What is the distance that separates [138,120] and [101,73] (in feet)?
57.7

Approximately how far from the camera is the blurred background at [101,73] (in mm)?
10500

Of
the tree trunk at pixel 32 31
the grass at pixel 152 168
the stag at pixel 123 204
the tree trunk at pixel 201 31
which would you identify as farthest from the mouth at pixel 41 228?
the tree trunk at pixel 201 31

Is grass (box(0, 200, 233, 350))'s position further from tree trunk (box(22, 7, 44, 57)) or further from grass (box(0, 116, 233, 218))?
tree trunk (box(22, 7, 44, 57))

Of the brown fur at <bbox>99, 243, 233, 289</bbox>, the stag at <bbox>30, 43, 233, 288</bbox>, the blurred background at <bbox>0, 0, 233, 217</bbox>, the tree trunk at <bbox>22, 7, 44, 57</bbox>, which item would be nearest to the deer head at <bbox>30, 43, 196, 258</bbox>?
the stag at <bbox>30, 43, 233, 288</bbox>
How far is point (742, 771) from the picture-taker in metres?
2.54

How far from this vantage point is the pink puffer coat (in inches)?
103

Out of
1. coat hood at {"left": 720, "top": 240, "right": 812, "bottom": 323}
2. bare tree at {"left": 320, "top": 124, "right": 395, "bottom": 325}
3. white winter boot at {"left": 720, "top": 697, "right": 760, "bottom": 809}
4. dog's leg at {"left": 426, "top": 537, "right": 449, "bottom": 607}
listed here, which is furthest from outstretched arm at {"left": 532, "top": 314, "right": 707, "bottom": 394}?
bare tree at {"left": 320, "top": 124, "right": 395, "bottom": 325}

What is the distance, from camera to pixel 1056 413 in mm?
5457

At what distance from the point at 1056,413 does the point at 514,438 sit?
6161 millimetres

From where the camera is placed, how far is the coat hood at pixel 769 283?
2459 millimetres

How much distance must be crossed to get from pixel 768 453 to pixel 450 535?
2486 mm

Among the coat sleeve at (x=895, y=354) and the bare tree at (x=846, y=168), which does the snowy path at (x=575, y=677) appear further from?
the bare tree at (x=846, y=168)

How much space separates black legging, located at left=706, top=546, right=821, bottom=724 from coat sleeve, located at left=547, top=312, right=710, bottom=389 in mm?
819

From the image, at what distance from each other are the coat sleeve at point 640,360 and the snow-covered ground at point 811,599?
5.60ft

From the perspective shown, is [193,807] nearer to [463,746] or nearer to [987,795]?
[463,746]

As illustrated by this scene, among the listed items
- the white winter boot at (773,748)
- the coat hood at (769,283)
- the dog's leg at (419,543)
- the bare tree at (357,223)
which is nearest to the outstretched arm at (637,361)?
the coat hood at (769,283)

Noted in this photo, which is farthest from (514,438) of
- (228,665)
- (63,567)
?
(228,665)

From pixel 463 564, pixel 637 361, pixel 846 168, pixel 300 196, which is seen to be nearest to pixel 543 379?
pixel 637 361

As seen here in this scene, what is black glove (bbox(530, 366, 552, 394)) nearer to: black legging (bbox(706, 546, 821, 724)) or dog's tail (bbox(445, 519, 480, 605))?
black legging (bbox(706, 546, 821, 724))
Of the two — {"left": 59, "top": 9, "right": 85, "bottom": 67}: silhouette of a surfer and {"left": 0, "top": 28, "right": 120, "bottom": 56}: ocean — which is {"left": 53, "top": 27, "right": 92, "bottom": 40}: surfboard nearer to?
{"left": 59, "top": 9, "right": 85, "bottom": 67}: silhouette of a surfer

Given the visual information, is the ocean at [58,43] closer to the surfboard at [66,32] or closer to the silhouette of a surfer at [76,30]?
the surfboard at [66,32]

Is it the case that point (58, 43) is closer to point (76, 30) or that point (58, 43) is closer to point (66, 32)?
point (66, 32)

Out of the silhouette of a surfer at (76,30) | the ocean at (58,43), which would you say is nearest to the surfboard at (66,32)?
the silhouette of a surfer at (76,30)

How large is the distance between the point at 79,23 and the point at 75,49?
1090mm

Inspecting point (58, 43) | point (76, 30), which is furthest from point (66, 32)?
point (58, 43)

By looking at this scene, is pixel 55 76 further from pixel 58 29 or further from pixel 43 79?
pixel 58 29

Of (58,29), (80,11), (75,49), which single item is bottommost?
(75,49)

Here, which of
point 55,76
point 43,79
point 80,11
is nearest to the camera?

■ WORK TO COMPLETE: Copy out the entries word for word, starting at the line containing "Inspecting point (58, 43)" and continuing through the last line of the entries above, including both of those lines.

■ THE SOLUTION:
Inspecting point (58, 43) | point (76, 30), which is furthest from point (66, 32)?
point (58, 43)

By looking at this scene, is pixel 55 76 further from pixel 58 29 or further from pixel 43 79?
pixel 58 29

Of (58,29), (80,11), (75,49), which single item is bottommost?
(75,49)

Here, which of
point 55,76
point 43,79
point 80,11
is nearest to the camera?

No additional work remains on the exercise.